2024-04-14 11:28:13

At Free Range, we’ve seen a recent uptick in organizations looking to update their brand strategy and brand architecture. Many things can precipitate this sort of change: a new strategic direction, a lack of clarity or focus, or a desire to reach new audiences. Regardless of the reason, it’s essential for your brand to reinforce your organization’s strategy instead of working against it.

Your organization is constantly evolving and therefore requires a brand strategy that can grow in parallel. Without a clear framework and process for brand management, it’s common for brands to tend towards chaos. One-off projects don’t always fit into the overall structure. New products or initiatives pull the brand in a different direction. Growing influence makes the current brand feel too simplistic. The result is a fractured strategy that doesn’t provide internal alignment and causes confusion with external stakeholders.

Revising your brand strategy is a significant undertaking. It’s critical that organizations have their eyes wide open when beginning the process. Having partnered with a number of clients looking to bring greater clarity, focus and resonance to their brands, we’ve learned a few things that can set you up for success.

1. Your brand strategy can inform your organizational strategy...and it should.

It’s obvious that strategy and innovation will likely affect your brand. The opposite is also true.

I’m not suggesting the tail should wag the dog—that building a brand first and your strategy second is the right sequence of events. However, in the process of talking to your audience, you will learn important information about how they perceive your work.
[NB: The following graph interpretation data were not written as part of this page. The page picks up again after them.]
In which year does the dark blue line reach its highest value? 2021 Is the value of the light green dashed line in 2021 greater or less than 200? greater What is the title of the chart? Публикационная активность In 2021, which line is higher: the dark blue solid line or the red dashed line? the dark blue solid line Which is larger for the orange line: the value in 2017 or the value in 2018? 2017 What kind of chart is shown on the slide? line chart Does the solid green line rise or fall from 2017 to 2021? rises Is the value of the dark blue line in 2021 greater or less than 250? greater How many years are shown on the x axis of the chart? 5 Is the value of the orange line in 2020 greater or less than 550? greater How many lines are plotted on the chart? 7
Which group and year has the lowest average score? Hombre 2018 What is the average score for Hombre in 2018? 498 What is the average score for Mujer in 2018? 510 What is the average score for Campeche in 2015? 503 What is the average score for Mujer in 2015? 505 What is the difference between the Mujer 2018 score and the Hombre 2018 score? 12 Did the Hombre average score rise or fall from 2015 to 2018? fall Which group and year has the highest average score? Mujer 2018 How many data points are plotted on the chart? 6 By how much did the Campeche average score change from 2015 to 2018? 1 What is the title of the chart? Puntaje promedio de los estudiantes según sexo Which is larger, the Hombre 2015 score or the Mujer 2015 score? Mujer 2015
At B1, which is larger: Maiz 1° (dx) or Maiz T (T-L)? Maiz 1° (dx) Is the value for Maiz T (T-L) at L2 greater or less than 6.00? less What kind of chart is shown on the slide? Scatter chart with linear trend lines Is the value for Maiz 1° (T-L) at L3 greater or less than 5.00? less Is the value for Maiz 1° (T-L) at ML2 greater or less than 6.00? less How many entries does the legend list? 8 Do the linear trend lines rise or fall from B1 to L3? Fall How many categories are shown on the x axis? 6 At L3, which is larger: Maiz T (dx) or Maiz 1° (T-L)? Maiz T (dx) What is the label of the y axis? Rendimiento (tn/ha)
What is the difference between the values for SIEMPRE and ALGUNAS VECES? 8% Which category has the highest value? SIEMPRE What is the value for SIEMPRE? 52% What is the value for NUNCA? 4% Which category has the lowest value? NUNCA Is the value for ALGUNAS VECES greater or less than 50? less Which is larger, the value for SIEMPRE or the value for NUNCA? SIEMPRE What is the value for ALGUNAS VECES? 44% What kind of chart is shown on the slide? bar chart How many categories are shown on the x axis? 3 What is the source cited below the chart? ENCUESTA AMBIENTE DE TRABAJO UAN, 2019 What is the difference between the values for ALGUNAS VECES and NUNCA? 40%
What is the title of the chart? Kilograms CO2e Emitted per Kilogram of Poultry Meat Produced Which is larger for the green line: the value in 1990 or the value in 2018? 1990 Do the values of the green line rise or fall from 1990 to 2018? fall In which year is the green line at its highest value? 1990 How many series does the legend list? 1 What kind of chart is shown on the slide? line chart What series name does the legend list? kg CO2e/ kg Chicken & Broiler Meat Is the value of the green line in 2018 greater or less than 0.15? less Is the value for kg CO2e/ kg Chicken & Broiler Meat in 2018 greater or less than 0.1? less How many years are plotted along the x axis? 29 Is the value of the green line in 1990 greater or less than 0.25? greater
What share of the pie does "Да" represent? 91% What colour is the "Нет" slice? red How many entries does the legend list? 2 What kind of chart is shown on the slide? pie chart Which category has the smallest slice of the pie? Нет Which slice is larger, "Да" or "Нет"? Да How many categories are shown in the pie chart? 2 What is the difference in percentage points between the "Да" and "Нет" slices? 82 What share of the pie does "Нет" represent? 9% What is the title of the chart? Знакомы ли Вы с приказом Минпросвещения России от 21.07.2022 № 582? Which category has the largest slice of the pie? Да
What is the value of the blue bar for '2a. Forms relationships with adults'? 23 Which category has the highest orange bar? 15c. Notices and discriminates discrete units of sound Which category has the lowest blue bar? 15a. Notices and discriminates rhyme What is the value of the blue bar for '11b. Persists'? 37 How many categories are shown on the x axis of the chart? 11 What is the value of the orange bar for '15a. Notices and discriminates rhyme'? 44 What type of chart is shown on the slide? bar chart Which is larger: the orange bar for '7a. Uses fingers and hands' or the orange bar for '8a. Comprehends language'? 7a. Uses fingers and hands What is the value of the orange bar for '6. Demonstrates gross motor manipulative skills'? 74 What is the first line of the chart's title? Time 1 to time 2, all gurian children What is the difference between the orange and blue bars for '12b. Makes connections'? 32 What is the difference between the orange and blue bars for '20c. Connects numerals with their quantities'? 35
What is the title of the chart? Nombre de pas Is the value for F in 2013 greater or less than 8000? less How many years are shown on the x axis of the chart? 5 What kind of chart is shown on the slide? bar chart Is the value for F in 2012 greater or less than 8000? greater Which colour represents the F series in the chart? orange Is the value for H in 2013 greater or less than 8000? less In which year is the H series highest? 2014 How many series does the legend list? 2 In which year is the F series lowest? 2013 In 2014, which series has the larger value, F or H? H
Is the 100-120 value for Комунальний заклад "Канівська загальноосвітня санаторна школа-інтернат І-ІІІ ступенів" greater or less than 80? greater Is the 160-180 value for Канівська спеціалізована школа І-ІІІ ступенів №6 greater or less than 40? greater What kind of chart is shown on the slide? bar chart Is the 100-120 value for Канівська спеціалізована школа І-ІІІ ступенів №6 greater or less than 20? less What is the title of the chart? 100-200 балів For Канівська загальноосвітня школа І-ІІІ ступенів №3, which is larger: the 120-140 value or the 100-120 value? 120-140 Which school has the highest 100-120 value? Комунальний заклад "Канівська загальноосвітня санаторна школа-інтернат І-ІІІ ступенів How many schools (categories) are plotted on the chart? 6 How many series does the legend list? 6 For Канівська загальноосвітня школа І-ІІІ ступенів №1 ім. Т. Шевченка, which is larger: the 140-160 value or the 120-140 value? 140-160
For example, distinct programs might be seen by outsiders as inextricably linked. How might that affect the way you think about how those programs are implemented or managed? It’s important to let your users’ perspective help you refine how you implement your work. Success requires that we build a brand that makes our strategic intent obvious to our audience. Simultaneously, we need to back up our brand with work that pays off on our brand promise.

2. Be willing to let go of the things you’ve always done.

Organizations over time can become attached to certain ways of talking about their work. Whether it’s legacy names for important initiatives or how you bucket related products and programs, you may need to challenge your paradigms and customs as your organization grows and evolves.

We recently had the privilege of working with the Kapor Center here in Oakland. One of their key initiatives—Level Playing Field Institute—had become synonymous with its signature program SMASH. After listening to their audience, we understood that maintaining both brand names caused confusion and decided to rebrand the initiative simply as SMASH. That didn’t mean we did away with Level Playing Field Institute. Given the importance and legacy of that name, we decided to use it as a shorthand description for the Kapor Center’s work to “level the playing field in tech” for people of color, women, and other groups that have been historically underrepresented.

3. Revising your brand requires an internal change management process.

It’s important to understand that an effective update to your brand strategy will require the input and buy-in of multiple stakeholders across the organization. More importantly, however, is the investment you make in acculturating the new brand across the team. It’s not enough to send out an updated brand guide and expect a 30-minute training to do the trick.

Any revisions to a brand—regardless of how big—will require people to change the way they think and talk about their work. Their mental models will need to evolve. This process can take time and requires a period of sustained education and support as your team internalizes the new brand strategy.

4. It will be uncomfortable.

I often compare the process of rethinking your brand to meeting with a counselor. It’s an emotional process that requires you to understand and discuss deeply held assumptions and practices—and, at some point, you might have to let go of things you have held closely for a while.

As a result, there will be moments of deep disagreement and frustration that come with this process. It’s important that organizations don’t avoid those moments and move too quickly past them. Instead, use them as an opportunity to use empathy and build a shared understanding of what’s important to each member of the team. The end result and the buy-in from members of your team will be stronger for it.

Revising your brand strategy is an exciting opportunity. It’s a chance to be creative and grow into your organization’s next chapter. As with any big shift, it’s an undertaking that should be done with great care. And if done well, it can do more than bring clarity—it can be the catalyst for the next wave of growth and impact for your organization.